GENEVA -- Leaders of baseball and softball, along with five other sports seeking inclusion in the 2016 Summer Games, will present their cases Friday to the International Olympic Committee.
Golf, karate, roller sports, seven-side rugby and squash officials also will meet the 16-member program commission, which will deliver an influential report to the IOC's top decision-making body before the vote by IOC members in October.
The IOC will field 28 sports at the 2016 Olympics, allowing two sports to be added.
Each sport has a one-hour slot, with baseball making the first pitch in the closed-door presentations in Lausanne, Switzerland. Baseball and softball were dropped after the Beijing Games because they did not receive enough votes in 2005 to remain on the 2012 program.
To win reinstatement, baseball must show the IOC it can deliver major league players to the Olympics, which is held during the second half of the regular season. Detroit Tigers center fielder Curtis Granderson will speak as part of the IBAF's maximum six-person delegation.
"We want to do our best to tell the story of baseball," International Baseball Federation president Harvey Schiller told The Associated Press on Thursday. "We wanted to bring a player that is a star now and also a star of the future. Curtis is young enough to be able to participate eight years from now."
Softball made its debut at the 1996 Atlanta Games and the Americans swept three consecutive Olympic gold medals before losing to Japan in the final in Beijing.

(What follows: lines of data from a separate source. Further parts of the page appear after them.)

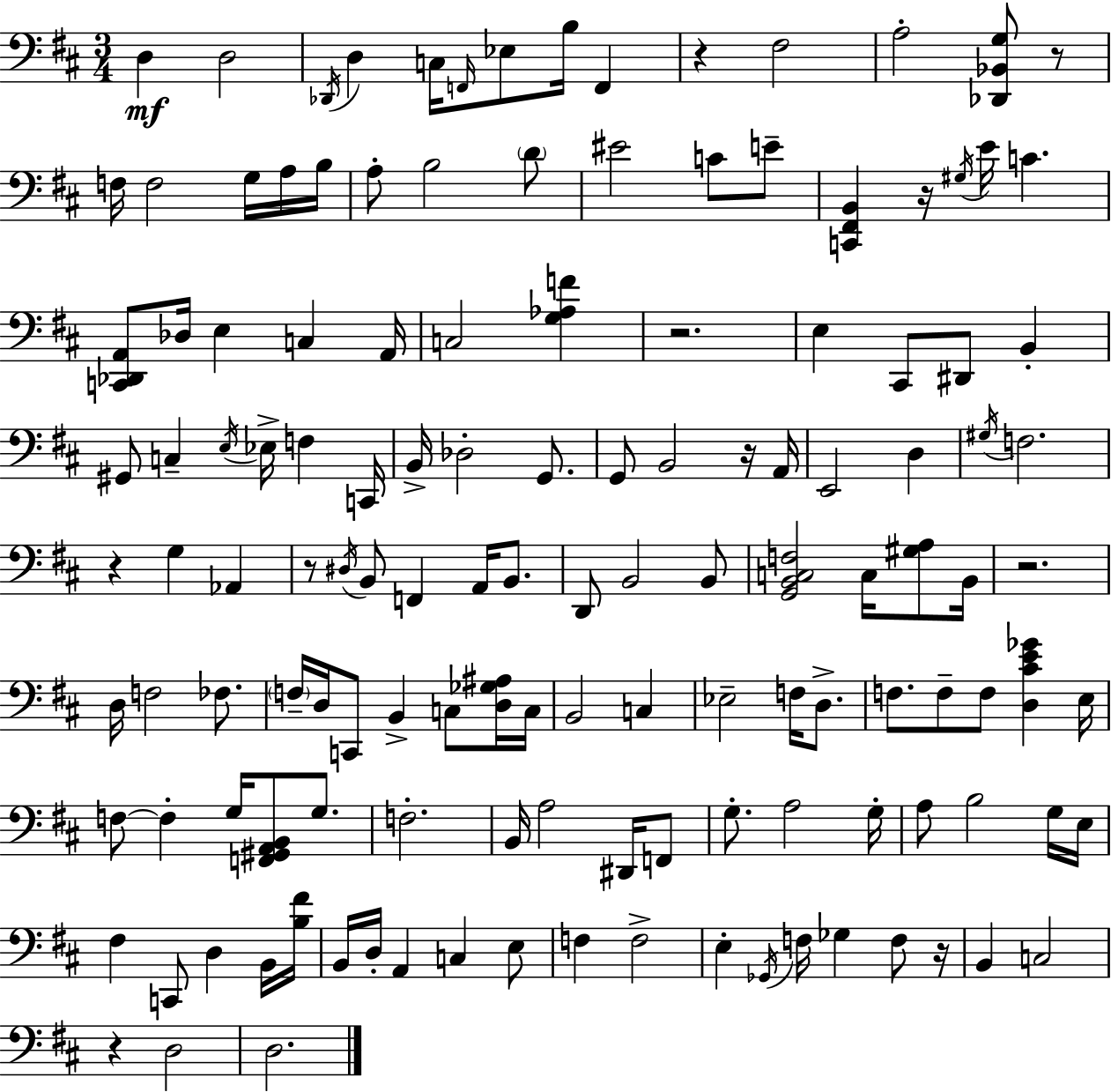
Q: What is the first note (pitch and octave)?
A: D3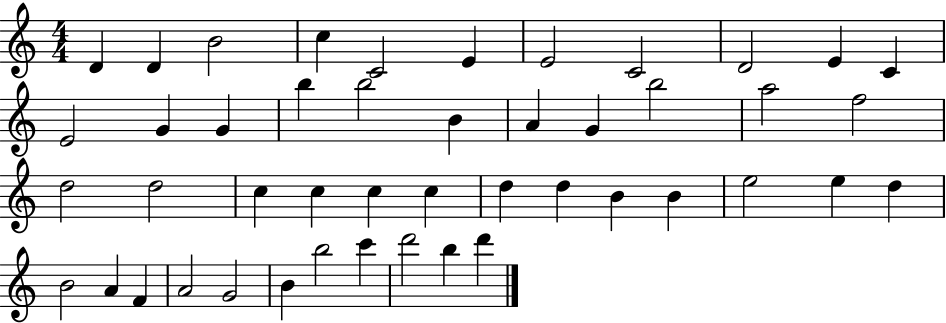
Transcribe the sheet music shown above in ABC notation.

X:1
T:Untitled
M:4/4
L:1/4
K:C
D D B2 c C2 E E2 C2 D2 E C E2 G G b b2 B A G b2 a2 f2 d2 d2 c c c c d d B B e2 e d B2 A F A2 G2 B b2 c' d'2 b d'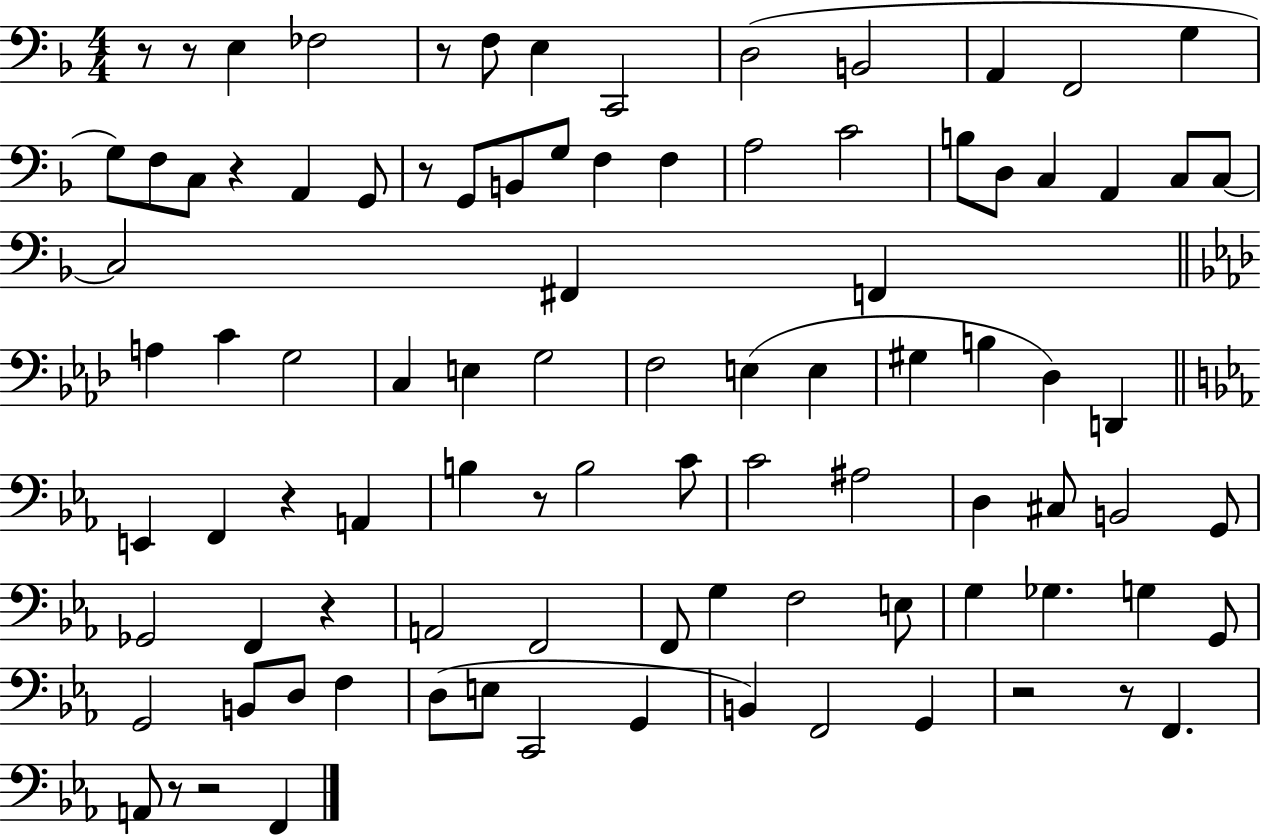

The International Softball Federation has distanced itself from baseball in an attempt to win back its place in the Olympics. Baseball and softball lost inclusion by a single vote in Singapore three years ago.
ISF president Don Porter will be joined by Olympic players Saskia Kosterink of the Netherlands and Rubilena Rojas of Venezuela.
The key sessions Friday come before the vote by 100 IOC members next year in Copenhagen, Denmark.
The case for golf, last played at the Olympics in 1904, will be presented by the International Golf Federation. It's led by PGA executive Ty Votaw and Peter Dawson of the Royal & Ancient Golf Club of St. Andrews, Scotland.
The World Karate Federation, with 180 national federations, hopes the global appeal will be attractive to the IOC. It proposes awarding 10 gold medals in five classes for men's and women's competitions.
The International Federation for Roller Sports proposes road races on city streets, but no rink hockey or skateboarding.
Rugby fell from the Olympic program in 1924 and wants to return with the seven-side, shorter version of the game for men and women, rather than the more established 15-side competition.
The World Squash Federation will emphasize its television-friendly, glass-enclosed courts. Its delegation includes IOC member Prince Tunku Imran of Malaysia and former world champions Jahangir Khan of Pakistan and Sarah Fitzgerald of Australia.
Franco Carraro of Italy is the chair of the program commission. He's one of eight IOC members who will question the delegations before presenting a report to the executive board.
The board meets in June to make recommendations to the full IOC membership. A simple majority is needed for a sport to be voted onto the program.
The IOC also will select the 2016 host city during the Copenhagen session. Chicago, Madrid, Tokyo and Rio de Janeiro are the candidates.